DirecTV's updates do not take "all day."


----------



## Xsabresx (Oct 8, 2007)

I still tend to be of the belief they werent "updating" anything. Their systems were down. Having worked in call centers in varying management capacity that is exactly the line we used when something went down ("Currently updating systems")


----------



## Shades228 (Mar 18, 2008)

Believe what you want but if this was a system update or downtime issue then tech's would have popped in letting you know they couldn't activate equipment either and other people would have stated they couldn't change things.

The same reason that the DVR portion didn't work after it was activated was due to the type of receiver. Back in the day there used to be 2 items on a bill that would show DVR and TiVo service. I had that issue a few years ago activating an old TiVo. So it sounds like the agent had to remove all of the other non TiVo's to have that service get authorized. Which was probably the whole reason for the initial error that made them escalate the issue to begin with.


----------



## Jodean (Jul 17, 2010)

dubber deux said:


> *WHY SHOULD ANY CUSTOMER IN GOOD STANDING HAVE TO PLAY CSR ROULETTE WHEN THEY ARE PAYING GOOD MONEY FOR THEIR SERVICES...THAT IS LUDICROUS!*
> 
> BTW called twice. First time I was disconnected after being put on hold for three minutes or so, by accident I'm sure.


Sh:t, as an installer i have to play csr roulette as well, its now just reality for me....

Ill get a csr that wont activate a 5th receiver because the original work order was setup as 4. Do you know how many times when i get to the job they want an extra receiver? Normally it was only an issue with anything over 4 boxes, now its all accounts for ANY additional receivers....PITA!!!!

Why they do this i have no idea, I personally have to collect the money for the 5th box an am responsible for taking that money to my dealer, NOT directv.

The csr tells me i have to have my dealer do a new work order....ya ok since we are a new account only dealer we dont HAVE work orders!!! "well im sorry i cant do anything for you" Hmm well why in the hell can i do this any other time and have been doing it in the past?? "well we changed our policy and cant do it" Well how come yesterday i could on all 3 jobs i was at? "well i cant do anything about it without a work order" Yes you CAN, push the damn button and activate the receiver before my customer gets PO'd "Well ive worked here for 8 years and im telling you there is nothing i can do" Well thats BS as the job before this one i just added a receiver to it "Well ive have never had that situation happen and ive worked here longer than you have" CLICK

call to resend authorization over directv automated system, "is the receiver working now?" NO ---- (phone call transfers person picks up immediately) Ya this is Joe im an installer i need to activate a 5th box the original WO states 4, "yes sir, whats the RID #?" thank you have a nice day!!!

**Data shown:**
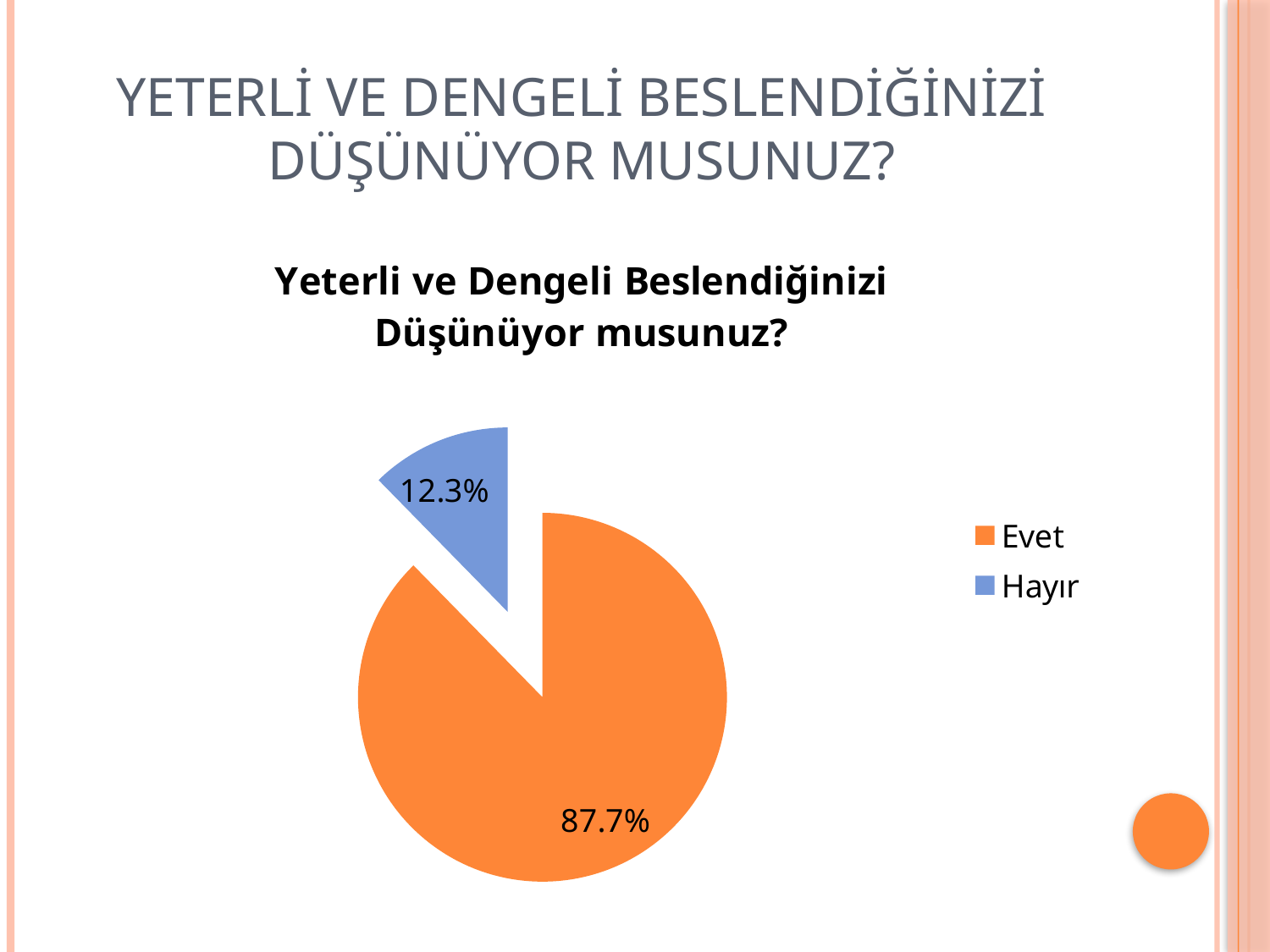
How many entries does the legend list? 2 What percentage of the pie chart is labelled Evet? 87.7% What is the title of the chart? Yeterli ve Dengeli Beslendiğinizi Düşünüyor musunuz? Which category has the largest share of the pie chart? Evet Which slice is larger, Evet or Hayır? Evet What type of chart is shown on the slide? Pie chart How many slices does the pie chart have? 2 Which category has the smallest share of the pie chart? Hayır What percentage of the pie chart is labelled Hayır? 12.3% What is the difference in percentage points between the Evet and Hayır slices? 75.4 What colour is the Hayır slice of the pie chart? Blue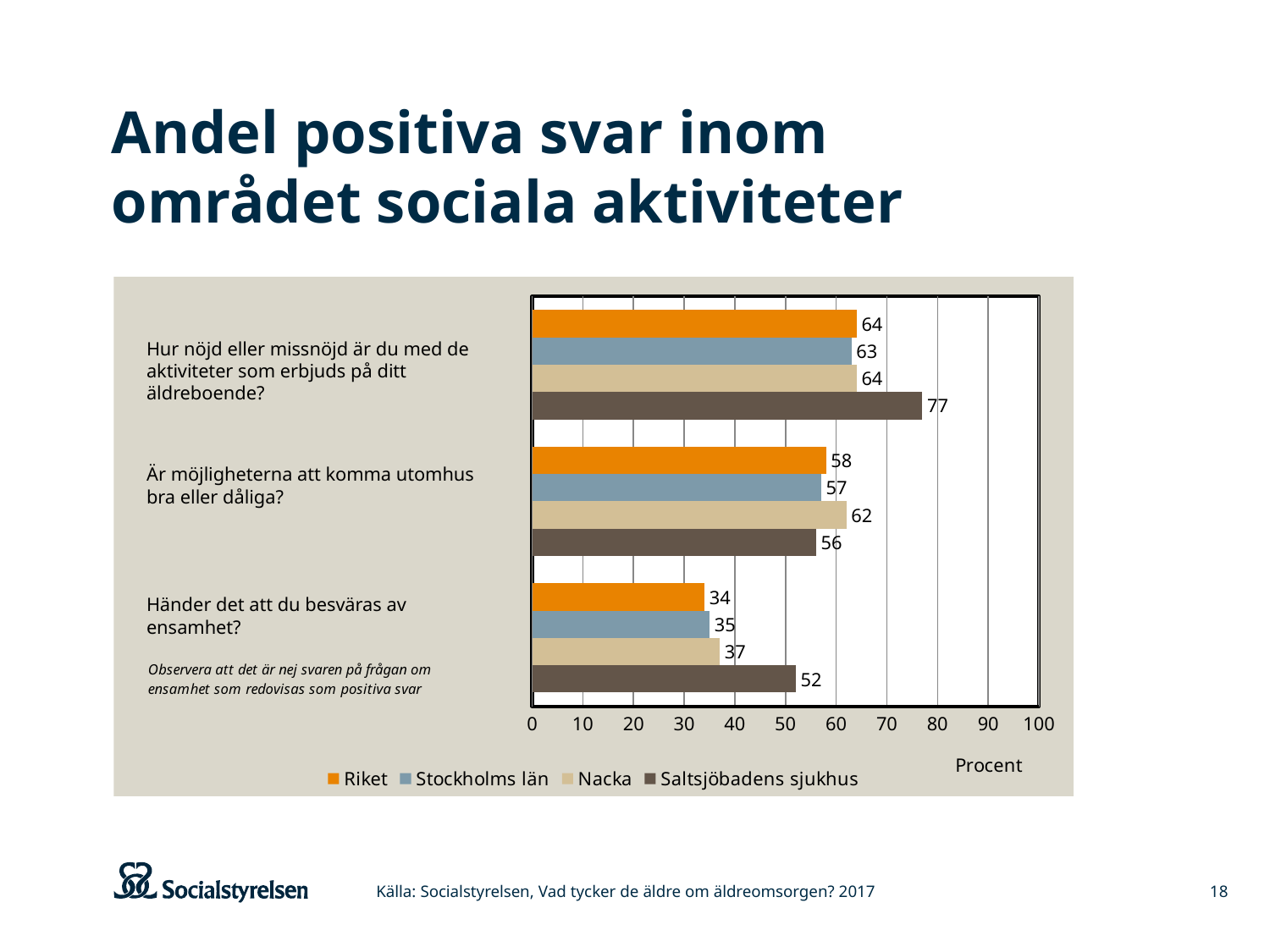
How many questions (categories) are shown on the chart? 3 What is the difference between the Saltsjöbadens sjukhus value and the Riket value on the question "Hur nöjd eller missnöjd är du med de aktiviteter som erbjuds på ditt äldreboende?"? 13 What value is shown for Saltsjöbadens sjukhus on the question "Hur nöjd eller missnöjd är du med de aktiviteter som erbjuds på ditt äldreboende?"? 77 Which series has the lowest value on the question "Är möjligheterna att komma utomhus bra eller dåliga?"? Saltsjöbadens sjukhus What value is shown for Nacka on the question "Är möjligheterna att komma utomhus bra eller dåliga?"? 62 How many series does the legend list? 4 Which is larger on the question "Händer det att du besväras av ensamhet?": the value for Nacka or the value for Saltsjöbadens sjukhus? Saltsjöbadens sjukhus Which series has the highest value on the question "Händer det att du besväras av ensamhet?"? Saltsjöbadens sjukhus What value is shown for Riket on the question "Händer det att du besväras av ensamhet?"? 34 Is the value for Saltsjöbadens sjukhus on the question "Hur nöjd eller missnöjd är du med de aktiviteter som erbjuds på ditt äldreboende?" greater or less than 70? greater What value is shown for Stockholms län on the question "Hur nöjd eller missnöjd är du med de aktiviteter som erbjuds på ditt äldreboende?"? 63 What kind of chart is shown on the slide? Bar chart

**Task list:**
1: Rewrite the paragraph of the DirecTV thread that begins "Ill get a csr that wont activate" as a short bulleted list, keeping its main facts.
2: Answer these questions from the DirecTV thread, one line each:
(a) What line does Xsabresx say was used in call centers when something went down?
(b) According to Shades228, what two items used to appear on a bill?
(c) How long did the CSR in Jodean's post claim to have worked there?
3: Extend the DirecTV thread from where it stops.
The data here was drawn from a different source than the DirecTV thread.

**Exercise responses:**
1:
- Some CSRs refuse to activate a 5th receiver when the original work order was set up for 4.
- Customers often want an extra receiver once the installer arrives at the job.
- This used to be a problem only for more than 4 boxes. Now it applies to any additional receivers on all accounts.

2:
(a) "Currently updating systems"
(b) DVR and TiVo service
(c) 8 years

3:
----------



## RobertE (Jun 10, 2006)

Follow the proper procedure that has been in place for well over a year and call the Order Modification Group BEFORE activating or closeing any line items.


----------



## Jodean (Jul 17, 2010)

RobertE said:


> Follow the proper procedure that has been in place for well over a year and call the Order Modification Group BEFORE activating or closeing any line items.


that takes about an hour, and the csr usually screws up the order or package during that time......

have done this once or twice already......

meanwhile this is on MY phone!


----------



## TBoneit (Jul 27, 2006)

Xsabresx said:


> I still tend to be of the belief they werent "updating" anything. Their systems were down. Having worked in call centers in varying management capacity that is exactly the line we used when something went down ("Currently updating systems")


Truth was being told.

They were updating system status from broken to working again.


----------



## RobertE (Jun 10, 2006)

Jodean said:


> that takes about an hour, and the csr usually screws up the order or package during that time......
> 
> have done this once or twice already......
> 
> meanwhile this is on MY phone!


If it's taking more than 5-10 minutes, then you are doing something wrong, or the customers credit sucks, or they were lied to horribly as to what they were getting during the initial sale.


----------



## inf0z (Oct 16, 2011)

Jodean said:


> Sh:t, as an installer i have to play csr roulette as well, its now just reality for me....
> 
> Ill get a csr that wont activate a 5th receiver because the original work order was setup as 4. Do you know how many times when i get to the job they want an extra receiver? Normally it was only an issue with anything over 4 boxes, now its all accounts for ANY additional receivers....PITA!!!!
> 
> ...


There is a specific reason why the CSR's are telling you that you need to call OMG and add this receiver to your work order. I won't go in to detail why that is, but it's policy to do so for the customers protection.


----------



## dubber deux (Mar 8, 2009)

@Jodean:

Your experience with tech CSRs are astonishing to say the least. 

I'm not sorry I dumped D*, considering the horrific exchange I had with the insane CSR in "retention" . 

Like I said it was the ABSOLUTE worst experience I have ever had with any CSR in ANY business I've ever called. I would say some of the actions by the CSR were border line fraudulent and criminal. 

I know there are some decent people working at D*, but not enough to probably ever get me back.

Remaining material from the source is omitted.